Recently, I found that my house was sequestered by monkeys. I looked out my window, and one was sitting on the window sill, a space below it. Then I opened my door to the balcony off of my bedroom, and saw another. I went to the roof, and found another. I didn't have time to feel fear from these guys, but a thought did pass through my mind that I had to reject. Instead, I communicated with the big one using words and images. I told him to tell all his friends that this house was “hands-off, please!” and that they were not to use it as their personal playground. (I had figured out that the dirt prints on the exterior walls were theirs.) And a week later, they've still kept their distance.
Here in the mountains, there are many different kinds of people. They speak tribal languages, Baraga, or they speak Canada, Telugu, Tamil, or Malayalam. It's really a mix here; I can hear the differences. Two young teen-age boys at a shop were convincing my husband not to learn Tamil, that he should speak Canada...but they were urging him in Tamil.
Today I sat for hours in the green grass and looked at the sky, breathed in the fresh air, and took in the power from nature.
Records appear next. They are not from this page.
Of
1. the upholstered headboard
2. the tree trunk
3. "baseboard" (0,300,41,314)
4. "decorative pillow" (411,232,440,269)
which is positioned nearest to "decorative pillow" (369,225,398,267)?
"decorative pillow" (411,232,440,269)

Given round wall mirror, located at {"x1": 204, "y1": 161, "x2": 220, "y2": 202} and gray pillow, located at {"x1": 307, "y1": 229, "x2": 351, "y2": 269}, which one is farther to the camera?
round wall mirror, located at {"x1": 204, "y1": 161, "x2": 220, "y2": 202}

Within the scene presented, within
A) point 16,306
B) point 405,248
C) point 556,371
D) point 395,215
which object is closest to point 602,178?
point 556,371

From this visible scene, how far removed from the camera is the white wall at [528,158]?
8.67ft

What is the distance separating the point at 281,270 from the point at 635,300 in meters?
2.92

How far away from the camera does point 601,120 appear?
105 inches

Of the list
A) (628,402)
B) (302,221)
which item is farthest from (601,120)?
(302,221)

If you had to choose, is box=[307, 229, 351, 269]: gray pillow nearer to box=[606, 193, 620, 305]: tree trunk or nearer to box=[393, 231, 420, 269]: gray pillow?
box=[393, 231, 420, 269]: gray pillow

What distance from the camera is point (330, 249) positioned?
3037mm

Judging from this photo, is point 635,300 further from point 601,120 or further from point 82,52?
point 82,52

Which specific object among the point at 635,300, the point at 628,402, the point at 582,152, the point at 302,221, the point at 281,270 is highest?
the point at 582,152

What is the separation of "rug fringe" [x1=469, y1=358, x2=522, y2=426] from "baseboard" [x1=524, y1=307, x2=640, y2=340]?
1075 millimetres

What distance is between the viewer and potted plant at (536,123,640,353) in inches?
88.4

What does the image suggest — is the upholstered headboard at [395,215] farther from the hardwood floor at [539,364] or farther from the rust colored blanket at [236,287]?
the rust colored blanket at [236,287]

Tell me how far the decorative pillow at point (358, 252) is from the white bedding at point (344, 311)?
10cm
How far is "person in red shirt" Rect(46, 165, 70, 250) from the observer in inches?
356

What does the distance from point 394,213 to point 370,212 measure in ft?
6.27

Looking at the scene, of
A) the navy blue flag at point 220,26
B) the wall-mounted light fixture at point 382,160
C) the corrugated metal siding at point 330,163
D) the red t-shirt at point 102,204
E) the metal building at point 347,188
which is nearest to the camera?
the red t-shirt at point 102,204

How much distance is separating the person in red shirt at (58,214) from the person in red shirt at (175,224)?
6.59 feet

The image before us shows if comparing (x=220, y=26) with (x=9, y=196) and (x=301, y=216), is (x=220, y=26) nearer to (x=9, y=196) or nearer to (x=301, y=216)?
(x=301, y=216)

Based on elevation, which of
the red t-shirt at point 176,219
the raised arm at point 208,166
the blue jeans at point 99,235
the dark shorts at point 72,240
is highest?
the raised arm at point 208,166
There is a stand of tall eucalyptus trees at the edge of a field where our house is. We have our dogs tethered here, and alternately we let them off to run and play. The monkeys like to sit on the wall in front of the stand of trees—they rest here from their seed gathering; they watch our dogs; they preen each other. I took off my flip flops and let my feet sink into the thick grass. It's part clover and part crab-grass (the really thick kind.)
We buy fresh cow's milk from the neighbor's cow. I can see their bright orange house when it's not foggy. The other day I was over buying a few items at their store, and the grandmother came outside with a big-telling smile. “Do you like to eat chicken?” She asked me in Malayalam. I hadn't thought of eating chicken in a long time...and I looked over at a healthy hen pecking at bits and pieces of rice nearby...such a pretty girl...I don't know if I like to eat chicken. “You can make a wonderful chicken and bean curry...buy the chicken in Ooty...” Her bright eyes and smile were contagious.
Maybe it was the fever, but I've been slow to get everything in order. And doctor's orders were to take full rest. And so this is what I am doing—washing clothes, hanging them on the roof top lines, watching monkeys and sky, listening to the shimmering leaves, smelling the eucalyptus, moving my dogs around, snuggling with my cats, adjusting to the cool weather. And I'm feeling so grateful for all of the Good in my life. Whether we stay in this part of the Nilgiris—I really don't mind. I'm just happy to be here—away, so far away from the city.